La semana transcurrió sin grandes sobresaltos.
Las clases se parecían demasiado entre sí: las mismas voces, los mismos ruidos, el mismo olor a papel y marcador. Aiven ya sabía dónde sentarse, qué pasillos evitar cuando estaban demasiado llenos, qué profesores hablaban más de lo que enseñaban.
Pero había un cambio, pequeño y constante.
Desde aquel primer mensaje, cada día intercambiaba algunos con Noam. No eran conversaciones largas, pero sí regulares. Un "¿has hecho el ejercicio?", un "hoy el profesor estaba insoportable", un "está lloviendo otra vez"...
Poco a poco, sin darse cuenta, Aiven había empezado a esperar esas notificaciones como si fueran puntos de luz en el día.

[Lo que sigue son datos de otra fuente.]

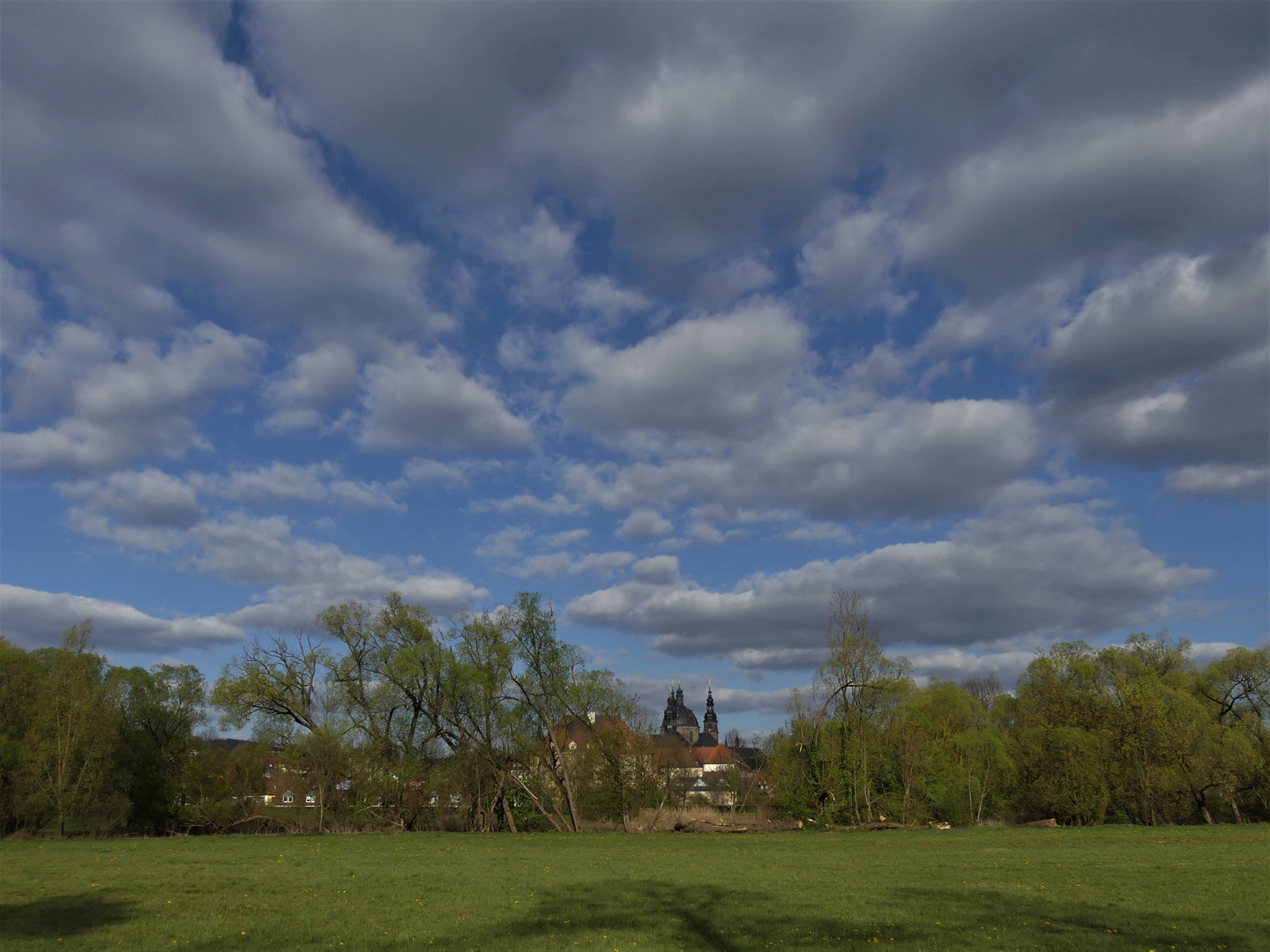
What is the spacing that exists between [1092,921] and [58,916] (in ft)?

El viernes por la tarde, después de clases, Aiven estaba en su escritorio repasando apuntes cuando el móvil vibró.
Era Noam.
•Noam: ¿Haces algo mañana?
Aiven se quedó mirando la pantalla un momento. No era habitual que Noam iniciara una conversación con algo tan directo. Tecleó:
•Aiven: Nada importante. ¿Por?
La respuesta tardó unos segundos.
•Noam: Podríamos salir un rato.
No había un sitio específico en el mensaje. Tampoco una excusa. Simplemente una propuesta.
•Aiven: ¿A dónde?
•Noam: Hay un parque cerca del río. No mucha gente.
Aiven sonrió.
•Aiven: Suena bien. ¿Hora?
•Noam: 4 de la tarde. Entrada principal.
•Aiven: Ok. Llevaré paraguas por si acaso.
•Noam: No llueve.
•Aiven: Nunca se sabe.
Noam no respondió a eso, pero Aiven se imaginó una media sonrisa en su cara.
El sábado amaneció despejado. El cielo tenía ese azul que parecía demasiado limpio para ser verdad, y las nubes eran apenas líneas blancas en la distancia. Aiven pasó la mañana sin prisa, organizando un poco su habitación, escuchando música. De vez en cuando miraba el reloj, calculando cuánto faltaba.
A las tres y media salió de casa. Caminó por calles tranquilas, con el sol filtrándose entre los edificios. La entrada del parque estaba marcada por un arco de hierro cubierto de enredaderas. Noam ya estaba allí, apoyado contra la verja, las manos en los bolsillos.
—Puntual —comentó Aiven al llegar.
—Es más fácil si no hay que correr —respondió Noam, y empezó a caminar.
El parque se extendía en senderos de grava bordeados de árboles. El ruido de la ciudad se apagaba poco a poco a medida que se adentraban. Había algunas familias, corredores, un par de ciclistas.
—¿Vienes mucho aquí? —preguntó Aiven.
—A veces. Me gusta más cuando está casi vacío.
—¿Y hoy?
Noam miró alrededor.
—No está mal.
Cruzaron un pequeño puente de madera sobre un canal que llevaba el agua hacia el río principal. El reflejo del sol sobre la superficie los obligó a entrecerrar los ojos.
—¿Siempre propones salir así? —preguntó Aiven, con tono curioso.
—No. —Noam pateó una piedrecilla del sendero—. Normalmente no.
—Entonces soy especial.
Noam no respondió de inmediato. Luego dijo:
—Supongo.
Siguieron caminando hasta llegar a una zona más abierta. El césped se extendía hasta donde empezaban los árboles más altos. Cerca había un banco de madera algo desgastado, y Noam se sentó sin preguntar. Aiven lo imitó.